Jami, YES, I should get a VISA. My bank card is in transition, just like the rest of us. LONG STORY. And NO, I haven't come your way yet. Do you really think I would slip in and out quietly without CRASHING your party. Let's grab Miss Heidi and get Pedi's when I come. It's a plan.


April, LOLOLOL. You are so darn cute. Amen, sister. And I don't think it has anything to do with the fact that you don't feel you measure up.

Nutty Hamster. I would give you a hee hee too, except my stuff came yesterday so alls I can muster up is a HA too. :) LY

Youngblood, I can't show you pics because I picked the grossest color ever. It's hideous. It's awful. My toes look like they need to throw up. I need to go through my stuff and find my nail polish remover.

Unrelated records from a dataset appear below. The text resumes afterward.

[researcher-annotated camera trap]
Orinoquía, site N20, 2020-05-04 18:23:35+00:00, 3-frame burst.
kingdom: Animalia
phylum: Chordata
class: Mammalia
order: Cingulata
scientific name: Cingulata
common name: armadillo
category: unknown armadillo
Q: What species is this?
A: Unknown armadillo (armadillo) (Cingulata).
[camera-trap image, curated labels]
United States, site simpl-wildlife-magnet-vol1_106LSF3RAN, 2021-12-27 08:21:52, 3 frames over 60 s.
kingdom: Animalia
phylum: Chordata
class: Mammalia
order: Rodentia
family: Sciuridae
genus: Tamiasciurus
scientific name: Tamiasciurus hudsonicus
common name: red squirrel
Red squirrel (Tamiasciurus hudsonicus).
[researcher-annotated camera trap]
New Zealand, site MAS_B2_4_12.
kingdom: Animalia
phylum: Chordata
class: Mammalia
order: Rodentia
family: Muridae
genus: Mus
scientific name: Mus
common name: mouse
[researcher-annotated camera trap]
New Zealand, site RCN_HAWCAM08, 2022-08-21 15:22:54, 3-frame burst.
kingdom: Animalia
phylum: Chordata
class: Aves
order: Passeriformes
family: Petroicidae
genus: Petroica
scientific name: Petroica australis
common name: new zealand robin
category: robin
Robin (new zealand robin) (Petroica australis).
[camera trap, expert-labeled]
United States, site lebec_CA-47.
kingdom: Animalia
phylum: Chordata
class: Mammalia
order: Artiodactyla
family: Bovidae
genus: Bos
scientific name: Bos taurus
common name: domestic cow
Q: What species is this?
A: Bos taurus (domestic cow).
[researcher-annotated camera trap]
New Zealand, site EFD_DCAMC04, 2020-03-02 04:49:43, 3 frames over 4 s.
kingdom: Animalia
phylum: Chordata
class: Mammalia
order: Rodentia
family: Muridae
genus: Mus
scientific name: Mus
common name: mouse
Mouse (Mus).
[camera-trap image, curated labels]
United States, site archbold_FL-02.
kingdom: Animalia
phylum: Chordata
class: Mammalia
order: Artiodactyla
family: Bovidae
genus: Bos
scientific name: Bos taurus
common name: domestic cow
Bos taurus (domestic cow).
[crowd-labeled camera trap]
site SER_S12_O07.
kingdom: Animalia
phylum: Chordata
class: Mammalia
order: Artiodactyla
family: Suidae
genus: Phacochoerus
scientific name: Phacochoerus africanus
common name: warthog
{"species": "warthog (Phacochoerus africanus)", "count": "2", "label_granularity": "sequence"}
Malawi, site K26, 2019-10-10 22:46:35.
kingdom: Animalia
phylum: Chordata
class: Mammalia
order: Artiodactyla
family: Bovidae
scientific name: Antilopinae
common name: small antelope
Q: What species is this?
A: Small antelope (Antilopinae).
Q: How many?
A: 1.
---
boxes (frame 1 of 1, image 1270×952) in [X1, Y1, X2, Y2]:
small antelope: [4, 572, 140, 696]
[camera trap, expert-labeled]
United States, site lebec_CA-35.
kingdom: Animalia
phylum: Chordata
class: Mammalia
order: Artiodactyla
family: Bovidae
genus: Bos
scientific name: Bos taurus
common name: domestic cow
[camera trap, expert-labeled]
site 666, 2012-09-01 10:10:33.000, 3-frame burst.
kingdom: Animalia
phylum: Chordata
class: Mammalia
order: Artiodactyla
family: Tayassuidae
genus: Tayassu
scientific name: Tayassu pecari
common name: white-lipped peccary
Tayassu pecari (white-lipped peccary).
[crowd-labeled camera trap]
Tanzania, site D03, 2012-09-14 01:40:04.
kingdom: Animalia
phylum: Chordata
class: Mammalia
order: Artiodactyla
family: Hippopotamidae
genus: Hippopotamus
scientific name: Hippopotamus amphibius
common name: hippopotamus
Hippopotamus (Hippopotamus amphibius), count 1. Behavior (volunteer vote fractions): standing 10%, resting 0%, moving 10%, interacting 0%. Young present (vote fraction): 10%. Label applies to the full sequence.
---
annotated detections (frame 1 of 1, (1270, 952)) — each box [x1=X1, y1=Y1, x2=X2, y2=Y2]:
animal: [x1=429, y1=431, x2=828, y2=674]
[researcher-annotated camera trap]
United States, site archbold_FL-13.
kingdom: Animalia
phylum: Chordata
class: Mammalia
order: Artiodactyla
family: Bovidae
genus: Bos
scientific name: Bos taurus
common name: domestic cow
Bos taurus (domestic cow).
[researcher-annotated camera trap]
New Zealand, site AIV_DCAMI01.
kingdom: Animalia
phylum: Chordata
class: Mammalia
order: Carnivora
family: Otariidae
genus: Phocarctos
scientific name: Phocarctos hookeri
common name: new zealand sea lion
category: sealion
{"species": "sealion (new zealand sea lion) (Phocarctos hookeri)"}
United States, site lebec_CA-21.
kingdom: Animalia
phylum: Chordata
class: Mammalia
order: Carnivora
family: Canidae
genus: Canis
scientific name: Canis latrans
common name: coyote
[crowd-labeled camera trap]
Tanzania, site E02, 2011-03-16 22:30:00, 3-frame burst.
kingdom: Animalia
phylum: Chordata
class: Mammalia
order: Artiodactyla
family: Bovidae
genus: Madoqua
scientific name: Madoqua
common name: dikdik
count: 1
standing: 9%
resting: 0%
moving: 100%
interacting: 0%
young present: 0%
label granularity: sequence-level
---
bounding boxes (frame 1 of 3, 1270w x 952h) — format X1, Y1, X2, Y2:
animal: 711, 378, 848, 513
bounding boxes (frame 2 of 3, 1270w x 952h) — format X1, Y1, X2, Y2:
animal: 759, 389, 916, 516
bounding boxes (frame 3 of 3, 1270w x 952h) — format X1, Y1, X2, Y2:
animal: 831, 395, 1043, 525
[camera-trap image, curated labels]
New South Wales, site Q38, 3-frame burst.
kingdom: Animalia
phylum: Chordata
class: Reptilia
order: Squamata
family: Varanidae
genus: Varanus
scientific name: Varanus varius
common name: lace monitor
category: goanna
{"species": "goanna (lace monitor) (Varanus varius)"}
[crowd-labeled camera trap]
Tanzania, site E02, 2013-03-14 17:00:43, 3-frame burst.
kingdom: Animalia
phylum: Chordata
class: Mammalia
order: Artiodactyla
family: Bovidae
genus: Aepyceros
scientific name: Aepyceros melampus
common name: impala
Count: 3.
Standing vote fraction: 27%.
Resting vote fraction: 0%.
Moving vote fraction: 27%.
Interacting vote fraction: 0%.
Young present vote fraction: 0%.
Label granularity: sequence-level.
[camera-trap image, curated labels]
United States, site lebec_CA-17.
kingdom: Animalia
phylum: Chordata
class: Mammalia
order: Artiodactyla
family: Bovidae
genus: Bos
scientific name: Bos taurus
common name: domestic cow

Jillybean, hee hee hee hee I lub it. Patient and patienter. You are sexy AND funny. Am I patient or am I patienter? Give you SS teacher an ALOHA hug and kiss for me. I totally remember when you were trying to get me to move into your ward because of your SS teacher's accent. Little did you know he was my student. TOO COOL!

Dolly! You crack me up. And you have been a highlight in my comment box lately too. I look forward to your posts in my comment box. (Although I agree about Swirl on this post. She rocked the house.) I lub that church is at your house and that you can sneak up to your bedroom to read the dummy during SS. LOL. I also lub your Colleen cheer. You're such a silly goose. Guess that's why I lub you too. I did that cheer in the 80's so you're not that far off. Congrats on getting everything done. I wish you were here to help me. Spaces come so easy for you. Have a wonderful trip back to Saudi.

Jami said...

OH YAY! I'll see what Heidi's up to.